I don't expect that there are production programs that would break on a system like you envision, but I could be wrong.

OTOH, the benefit to systems of such a change would be close to zero. All existing systems manage to implement LEAVE without this restriction. And if this restriction was standardized, we would not make use of it in Gforth, because it's simpler to implement a separate stack than to keep track of the latest do-sys in the data stack, make room for additional information by moving the closer-to-top stack iterms, and storing the leave information that.

LEAVE outside of a DO...LOOP is not a common problem, although I remember one user who intentionally did it because he thought that LEAVE would leave the dynamically enclosing DO...LOOP. One way to deal with that would be to let an unresolved LEAVE branch to an appropriate error throw (maybe "LEAVE unresolved (?DO ... LOOP missing)").


[r639] 2021-04-10 09:14:58 ruv replies:

requestClarification - Stack effect of LEAVE during compilation

it's simpler to implement a separate stack than to keep track of the latest do-sys in the data stack, make room for additional information by moving the closer-to-top stack iterms, and storing the leave information that.

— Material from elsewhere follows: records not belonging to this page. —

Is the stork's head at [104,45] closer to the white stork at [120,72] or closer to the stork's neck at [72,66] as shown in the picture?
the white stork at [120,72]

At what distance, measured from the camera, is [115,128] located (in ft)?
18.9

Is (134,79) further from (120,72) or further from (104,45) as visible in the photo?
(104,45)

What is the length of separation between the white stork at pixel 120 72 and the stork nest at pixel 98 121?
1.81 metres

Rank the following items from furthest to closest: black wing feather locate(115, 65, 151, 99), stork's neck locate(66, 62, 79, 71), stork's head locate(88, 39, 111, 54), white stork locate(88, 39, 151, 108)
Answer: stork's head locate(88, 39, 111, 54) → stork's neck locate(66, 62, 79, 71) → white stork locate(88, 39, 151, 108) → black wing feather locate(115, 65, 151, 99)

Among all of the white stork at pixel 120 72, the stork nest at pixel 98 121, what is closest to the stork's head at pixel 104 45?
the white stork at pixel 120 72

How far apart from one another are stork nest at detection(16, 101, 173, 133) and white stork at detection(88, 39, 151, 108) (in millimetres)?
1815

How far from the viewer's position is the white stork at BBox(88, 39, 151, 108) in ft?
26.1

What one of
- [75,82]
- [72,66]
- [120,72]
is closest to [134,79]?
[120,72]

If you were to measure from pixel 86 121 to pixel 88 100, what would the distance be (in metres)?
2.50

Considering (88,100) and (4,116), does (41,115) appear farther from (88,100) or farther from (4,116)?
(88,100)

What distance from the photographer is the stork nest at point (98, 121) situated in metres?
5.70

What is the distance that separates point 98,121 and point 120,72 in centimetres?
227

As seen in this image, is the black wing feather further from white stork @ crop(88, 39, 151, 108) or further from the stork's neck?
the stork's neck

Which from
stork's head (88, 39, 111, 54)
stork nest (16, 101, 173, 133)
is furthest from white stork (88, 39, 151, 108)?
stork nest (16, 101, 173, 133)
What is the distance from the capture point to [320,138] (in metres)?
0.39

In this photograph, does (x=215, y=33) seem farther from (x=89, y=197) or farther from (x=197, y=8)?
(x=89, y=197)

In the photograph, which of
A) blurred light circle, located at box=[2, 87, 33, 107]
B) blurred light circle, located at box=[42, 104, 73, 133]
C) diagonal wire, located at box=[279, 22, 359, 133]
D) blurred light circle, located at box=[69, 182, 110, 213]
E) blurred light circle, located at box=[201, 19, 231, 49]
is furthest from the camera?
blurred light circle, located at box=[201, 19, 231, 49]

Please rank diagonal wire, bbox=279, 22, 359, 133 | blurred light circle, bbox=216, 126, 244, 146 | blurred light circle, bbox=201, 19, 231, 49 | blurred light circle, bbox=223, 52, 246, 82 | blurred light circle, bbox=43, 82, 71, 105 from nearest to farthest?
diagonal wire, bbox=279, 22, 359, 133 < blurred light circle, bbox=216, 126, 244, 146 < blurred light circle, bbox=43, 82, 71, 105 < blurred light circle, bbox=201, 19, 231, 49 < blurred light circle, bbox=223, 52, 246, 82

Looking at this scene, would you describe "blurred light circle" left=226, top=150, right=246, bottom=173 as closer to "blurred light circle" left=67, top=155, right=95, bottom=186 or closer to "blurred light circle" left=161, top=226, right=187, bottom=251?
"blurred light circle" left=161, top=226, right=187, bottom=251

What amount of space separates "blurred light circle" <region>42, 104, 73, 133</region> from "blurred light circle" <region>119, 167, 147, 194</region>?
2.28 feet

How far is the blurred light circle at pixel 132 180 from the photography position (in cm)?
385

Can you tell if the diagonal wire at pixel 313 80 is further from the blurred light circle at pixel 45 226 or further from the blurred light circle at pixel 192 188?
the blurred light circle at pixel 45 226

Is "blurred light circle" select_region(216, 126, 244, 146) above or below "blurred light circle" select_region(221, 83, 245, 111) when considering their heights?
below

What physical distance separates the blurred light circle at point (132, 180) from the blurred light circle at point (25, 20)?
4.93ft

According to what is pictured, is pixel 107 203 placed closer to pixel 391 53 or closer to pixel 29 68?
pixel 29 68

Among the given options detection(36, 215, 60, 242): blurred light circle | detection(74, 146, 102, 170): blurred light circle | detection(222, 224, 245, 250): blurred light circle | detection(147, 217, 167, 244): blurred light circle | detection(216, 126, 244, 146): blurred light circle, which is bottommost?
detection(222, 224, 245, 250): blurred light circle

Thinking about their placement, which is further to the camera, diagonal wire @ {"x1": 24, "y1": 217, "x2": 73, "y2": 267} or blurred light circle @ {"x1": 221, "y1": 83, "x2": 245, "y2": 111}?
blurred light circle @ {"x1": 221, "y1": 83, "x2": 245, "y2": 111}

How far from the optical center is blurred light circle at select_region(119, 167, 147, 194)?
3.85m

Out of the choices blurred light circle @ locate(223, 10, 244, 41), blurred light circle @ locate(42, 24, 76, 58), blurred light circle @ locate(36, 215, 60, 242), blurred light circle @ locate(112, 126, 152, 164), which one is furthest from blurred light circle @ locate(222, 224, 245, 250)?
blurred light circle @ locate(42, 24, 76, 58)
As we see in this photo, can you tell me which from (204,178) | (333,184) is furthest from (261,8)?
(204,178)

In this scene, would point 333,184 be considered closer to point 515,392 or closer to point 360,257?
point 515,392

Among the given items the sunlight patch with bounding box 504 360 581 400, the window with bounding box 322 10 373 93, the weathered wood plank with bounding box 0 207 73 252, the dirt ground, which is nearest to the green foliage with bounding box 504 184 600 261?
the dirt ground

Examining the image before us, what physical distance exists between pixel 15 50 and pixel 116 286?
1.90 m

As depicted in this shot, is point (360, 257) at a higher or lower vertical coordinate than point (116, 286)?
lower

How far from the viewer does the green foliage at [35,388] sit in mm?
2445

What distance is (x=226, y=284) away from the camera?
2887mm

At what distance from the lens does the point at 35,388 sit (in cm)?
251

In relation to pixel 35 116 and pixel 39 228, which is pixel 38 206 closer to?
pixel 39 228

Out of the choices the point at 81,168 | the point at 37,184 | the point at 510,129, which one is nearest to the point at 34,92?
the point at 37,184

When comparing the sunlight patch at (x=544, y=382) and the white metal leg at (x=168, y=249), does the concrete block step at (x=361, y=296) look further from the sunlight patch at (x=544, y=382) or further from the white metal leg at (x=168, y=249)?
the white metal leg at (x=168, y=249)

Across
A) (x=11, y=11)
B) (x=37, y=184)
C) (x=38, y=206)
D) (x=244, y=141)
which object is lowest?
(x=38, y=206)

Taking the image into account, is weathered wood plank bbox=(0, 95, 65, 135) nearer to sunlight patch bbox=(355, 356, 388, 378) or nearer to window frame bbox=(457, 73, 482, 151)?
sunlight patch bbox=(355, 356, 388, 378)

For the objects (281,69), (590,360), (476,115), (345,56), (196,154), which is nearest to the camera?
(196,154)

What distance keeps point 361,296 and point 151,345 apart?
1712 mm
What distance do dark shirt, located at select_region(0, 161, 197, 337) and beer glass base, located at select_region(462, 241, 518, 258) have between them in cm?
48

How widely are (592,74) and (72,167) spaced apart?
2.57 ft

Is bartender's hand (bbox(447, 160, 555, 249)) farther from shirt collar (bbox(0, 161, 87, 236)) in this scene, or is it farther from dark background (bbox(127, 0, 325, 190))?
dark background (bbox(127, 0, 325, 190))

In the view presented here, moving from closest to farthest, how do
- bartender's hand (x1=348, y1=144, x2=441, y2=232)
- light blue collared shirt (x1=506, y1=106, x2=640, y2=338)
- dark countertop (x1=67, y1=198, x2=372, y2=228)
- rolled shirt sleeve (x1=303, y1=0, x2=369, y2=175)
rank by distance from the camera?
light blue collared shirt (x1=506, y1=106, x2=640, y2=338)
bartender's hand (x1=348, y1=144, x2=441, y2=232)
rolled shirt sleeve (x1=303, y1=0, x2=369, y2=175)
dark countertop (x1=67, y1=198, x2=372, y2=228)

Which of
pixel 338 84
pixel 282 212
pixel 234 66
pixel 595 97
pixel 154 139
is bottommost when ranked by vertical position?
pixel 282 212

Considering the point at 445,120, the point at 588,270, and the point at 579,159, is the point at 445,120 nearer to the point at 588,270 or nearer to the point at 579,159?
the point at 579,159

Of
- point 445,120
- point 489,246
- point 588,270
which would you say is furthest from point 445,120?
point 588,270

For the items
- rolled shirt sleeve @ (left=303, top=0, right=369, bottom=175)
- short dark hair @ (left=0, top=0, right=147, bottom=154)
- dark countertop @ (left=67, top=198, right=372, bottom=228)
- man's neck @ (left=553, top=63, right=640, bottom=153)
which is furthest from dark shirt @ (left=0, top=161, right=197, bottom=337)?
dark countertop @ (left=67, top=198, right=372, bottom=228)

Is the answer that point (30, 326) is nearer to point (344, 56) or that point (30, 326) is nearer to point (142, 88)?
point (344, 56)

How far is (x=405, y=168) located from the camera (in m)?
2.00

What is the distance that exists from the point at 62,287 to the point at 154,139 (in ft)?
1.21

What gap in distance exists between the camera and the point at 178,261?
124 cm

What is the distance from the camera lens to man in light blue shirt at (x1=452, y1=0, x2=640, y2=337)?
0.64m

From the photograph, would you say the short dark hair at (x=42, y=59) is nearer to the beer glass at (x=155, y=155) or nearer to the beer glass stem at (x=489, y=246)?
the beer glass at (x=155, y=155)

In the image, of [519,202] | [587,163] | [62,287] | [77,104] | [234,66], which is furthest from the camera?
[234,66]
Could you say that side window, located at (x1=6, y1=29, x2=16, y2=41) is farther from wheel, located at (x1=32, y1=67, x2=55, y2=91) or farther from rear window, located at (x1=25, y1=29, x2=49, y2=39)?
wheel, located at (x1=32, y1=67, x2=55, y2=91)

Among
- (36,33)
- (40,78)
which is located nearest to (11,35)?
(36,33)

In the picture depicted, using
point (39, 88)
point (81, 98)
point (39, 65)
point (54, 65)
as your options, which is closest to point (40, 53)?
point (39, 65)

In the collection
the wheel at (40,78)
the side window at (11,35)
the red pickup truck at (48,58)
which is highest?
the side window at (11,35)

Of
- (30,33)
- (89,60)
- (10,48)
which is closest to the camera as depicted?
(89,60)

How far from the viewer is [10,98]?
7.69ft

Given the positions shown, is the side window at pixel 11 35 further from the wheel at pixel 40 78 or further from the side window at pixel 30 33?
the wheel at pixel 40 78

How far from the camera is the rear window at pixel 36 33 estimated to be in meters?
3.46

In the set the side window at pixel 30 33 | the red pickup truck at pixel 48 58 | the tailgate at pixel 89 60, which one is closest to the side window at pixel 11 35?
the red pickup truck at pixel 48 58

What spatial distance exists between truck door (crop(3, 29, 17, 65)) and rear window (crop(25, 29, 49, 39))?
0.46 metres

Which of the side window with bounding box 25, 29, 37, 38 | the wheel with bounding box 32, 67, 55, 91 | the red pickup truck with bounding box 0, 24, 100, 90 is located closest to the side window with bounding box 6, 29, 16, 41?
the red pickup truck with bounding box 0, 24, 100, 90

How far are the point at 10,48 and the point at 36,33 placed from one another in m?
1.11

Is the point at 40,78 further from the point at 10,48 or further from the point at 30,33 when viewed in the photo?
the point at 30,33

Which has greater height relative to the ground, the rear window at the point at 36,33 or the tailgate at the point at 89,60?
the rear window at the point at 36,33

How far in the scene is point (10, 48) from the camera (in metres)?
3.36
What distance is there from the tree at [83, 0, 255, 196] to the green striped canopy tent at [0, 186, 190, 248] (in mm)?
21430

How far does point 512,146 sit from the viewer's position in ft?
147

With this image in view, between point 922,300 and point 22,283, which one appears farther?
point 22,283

Don't sure that a separate stack is simpler. The actual code is even less than your description:

: leave postpone 2r> cs-cnt n>r postpone ahead nr> drop ac+ ; immediate

And it's far less than the separate LEAVE-stack in cond.fs of Gforth.

A default branch for LEAVE — is an interesting solution. But it's a run-time error (and it leaks an item of the LEAVE-stack). Whereas a system could also raise a compilation-time error.


[r640] 2021-04-15 07:34:17 AntonErtl replies:

requestClarification - Does the standard assume that DEFER was created with CREATE?

This reference implementation is designed to work with the reference implementation of DEFER, which uses CREATE. Actually the reference implementations of these two words and a few more were originally proposed as a unit.

Implementations (including reference implementations) usually have additional properties beyond the specified and intended behaviour, and this is an example.


[r641] 2021-04-15 10:29:49 ruv replies:

requestClarification - Does the standard assume that DEFER was created with CREATE?

Does the standard assume that DEFER was created with CREATE?

A short answer: the standard does not require a system to implement DEFER via CREATE. A consequence is that a standard program cannot assume that >BODY is applied to xt of a word that is created with DEFER, or that DOES> can change its behavior.


[r642] 2021-04-15 12:47:32 ruv replies:

proposal - Reference implementations are not normative

Agree. Just for reference: another proposal also removes the part concerning "it must exhibit the same behavior".